Nos casos em que a formalidade dos documentos não tiver atrelados com a verdade, estes devem ser entendidos como nulos e inservíveis como prova para o juízo trabalhista se instruir para julgar o processo, levando em consideração apenas o que estiver de fato eivado de boa-fé e fidúcia.
De todo modo, o princípio da primazia da realidade não é unilateral, não sendo um alicerce apenas para o empregado. Este vetor da Justiça do Trabalho trata-se de um princípio voltado a realidade fática do contrato e relação constituída entre empregados e empregadores.

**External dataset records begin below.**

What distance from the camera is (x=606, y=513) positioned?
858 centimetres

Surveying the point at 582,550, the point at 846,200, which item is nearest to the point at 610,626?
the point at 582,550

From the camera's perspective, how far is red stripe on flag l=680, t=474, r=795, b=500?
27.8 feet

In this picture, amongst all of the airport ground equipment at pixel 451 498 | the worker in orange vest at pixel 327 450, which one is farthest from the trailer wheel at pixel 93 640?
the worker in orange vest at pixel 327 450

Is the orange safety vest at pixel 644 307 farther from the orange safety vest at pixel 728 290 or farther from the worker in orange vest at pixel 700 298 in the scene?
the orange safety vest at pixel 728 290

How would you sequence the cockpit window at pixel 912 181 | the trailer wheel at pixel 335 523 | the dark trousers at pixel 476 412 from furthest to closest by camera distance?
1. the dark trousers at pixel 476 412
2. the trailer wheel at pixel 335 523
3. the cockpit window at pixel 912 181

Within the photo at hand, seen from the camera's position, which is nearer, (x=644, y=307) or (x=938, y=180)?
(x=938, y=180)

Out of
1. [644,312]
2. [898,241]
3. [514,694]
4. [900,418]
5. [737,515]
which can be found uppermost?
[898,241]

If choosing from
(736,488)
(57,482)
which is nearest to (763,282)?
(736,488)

Deste modo, este princípio deve ser aplicado para a verdade real da relação trabalhista entre empregado e empregador e assim, gerar segurança jurídica para ambas as partes.
.
O princípio da primazia da realidade sobre a forma constitui-se em poderoso instrumento para a pesquisa e encontro da verdade real em uma situação de litígio trabalhista. Não deve, contudo, ser brandido unilateralmente pelo operador jurídico. Desde que a forma não seja da essência do ato (ilustrativamente, documento escrito para a quitação ou instrumento escrito para contrato temporário), o intérprete e aplicador do Direito deve investigar e aferir se a substância da regra protetiva trabalhista foi atendida na prática concreta efetivada entre as partes, ainda que não seguida estritamente a conduta especificada pela legislação.7
.
Assim, independentemente de a qual das partes interessar, em caso de divergência entre a realidade extraída dos fatos e a formalidade documental, deve-se dar predileção à primeira, ou seja, a verdade fática mantida entre as partes em detrimento da forma.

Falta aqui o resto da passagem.